Now that everyone’s gotten access to the latest drivers and some essential hot fixes, people have also gamed the Cyberpunk 2077 PC settings to make it run best on hardware that the majority of gamers actually have.
People have been messing with all sorts of settings to get Cyberpunk running as good as possible. It’s a brutal game, and that hurts given that the visual fidelity of Night City is one of the game’s strongest attributes.
But unless you’re equipped with a CPU and GPU combo that costs twice the price of next-gen consoles, you’re going to have to make some sacrifices. So, what’s worth cutting and what’s worth keeping?
I’ve argued before that Cyberpunk 2077 is one PC game where resolution absolutely matters. That’s especially noticeable on the Xbox Series S, PS4 and Xbox One, where you get a softer, blurrier image overall. In some cases you also lose out on things like ambient occlusion and even things like crowd density; Digital Foundry found the Xbox Series X version of Cyberpunk had a more populated world even compared to the PS5.
But in general, the image quality and effects scale much better with resolution. But once you get into that territory, there’s some things you can tweak to stay at the frame rate you need.
Screen space reflections is one of the heaviest settings in the game, for instance. It’s one of the few options that has a Psycho setting, although you’ll never want to use it: the performance impact can be up to 35 percent compared to the Ultra setting. That’s absurd, since you could just turn on ray traced reflections for that cost and have a more realistic effect.
Ambient occlusion and volumetric clouds are other easy wins: there’s little gain between low and high. In other cases, however, the differences between the low, medium and high setting for many options had a lot less of an impact (like contact shadows, local shadow quality, or local shadow mesh quality).
If you want to see the difference in individual settings, the full video is below. If you’re playing with an Nvidia card, it’s also recommended to start at DLSS Quality mode if you’re at 1080p, moving down as your resolution goes up (Balanced for 1440p, Performance for 4K).
If you’re really struggling for performance, manually reducing the crowd density can also be an easy 10 percent or more win, depending on your individual setup. And it’s also worth noting that Ryzen CPUs don’t appear to be fully utilised in the same way Intel CPUs are. Some users have been coming up with a neat hex-editor hack that’s noticeably improved their CPU utilisation on 3000 series and lower Ryzen PCs. Your mileage may vary, but a number of users on Ryzen 3600, 3700X and 3800X PCs have reported nice bumps in highly populated settings. If you want to give that hack a try for yourself, there’s a neat visual walkthrough here. (To be safe, please save a copy of the Cyberpunk.exe file.)

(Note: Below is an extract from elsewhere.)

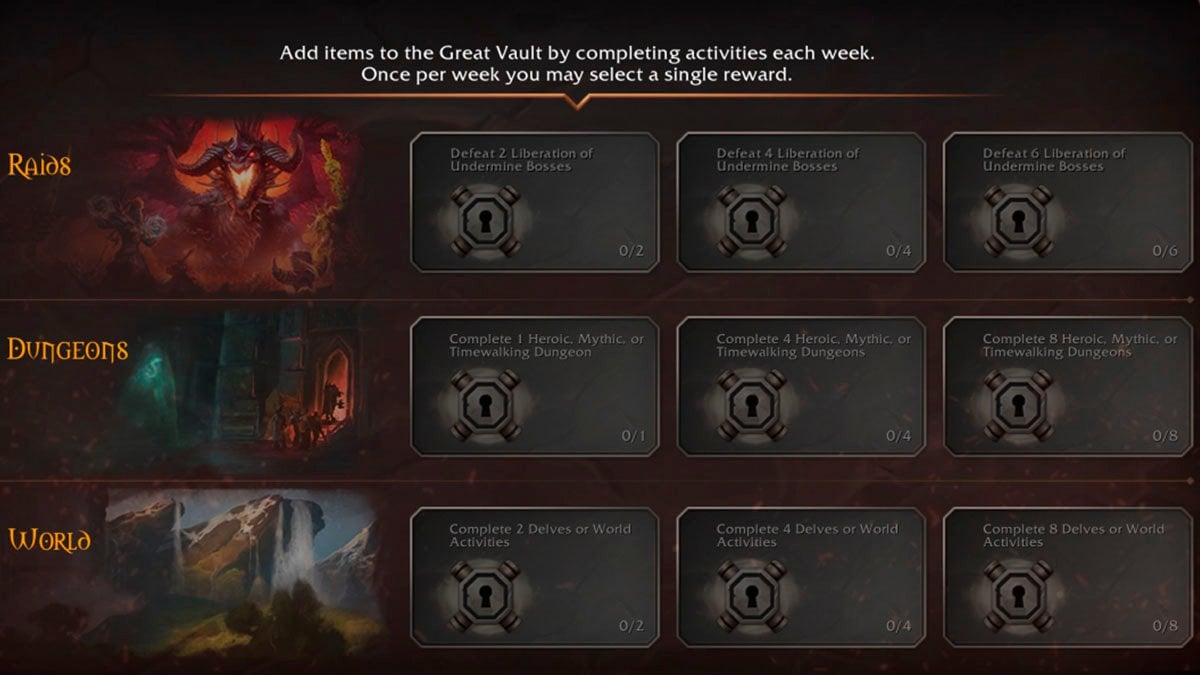 WoW Great Vault with raids, dungeons and world event progression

In general: it’s recommended to leave everything on high or ultra except for cascaded shadows resolution, volumetric fog resolution (lower to high or medium at 1440p or 4K), volumetric cloud quality (medium), screen space reflections quality, ambient occlusion (low), colour precision and mirror quality. Ray traced performance can be especially brutal, so unless you have the beefiest of rigs, ray traced lighting on medium and everything else disabled is best.

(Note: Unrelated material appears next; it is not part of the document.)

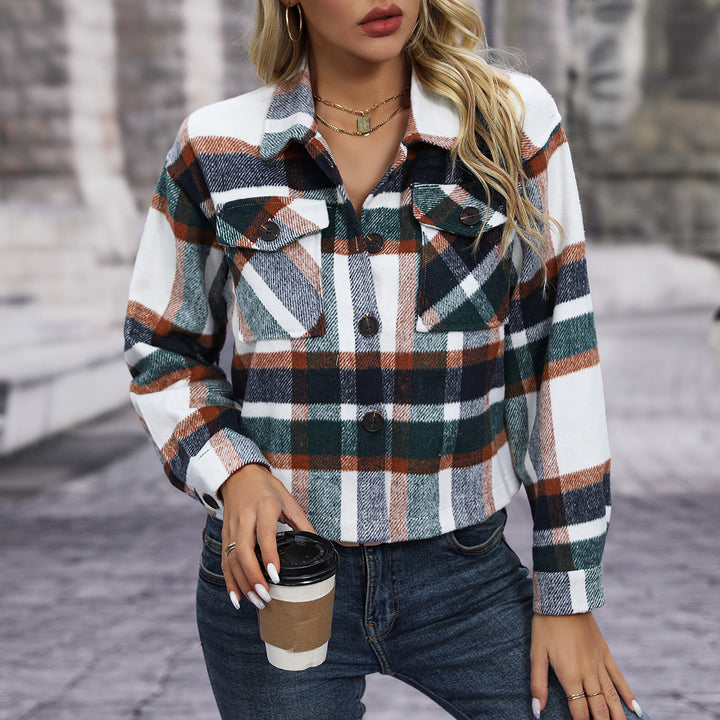 Damen Kariertes Flanellovershirt Drune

It’s worth noting that this is a factor if your GPU isn’t the bottleneck. If you’re playing at 4K or 1440p where your GPU is already completely maxed out, you’re unlikely to get much of an average FPS benefit with extra CPU utilisation. It’s definitely worth checking out for those on lower resolutions though. And even beefier systems might find Cyberpunk 2077‘s lowest frame rate dips are a little more stabilised, too.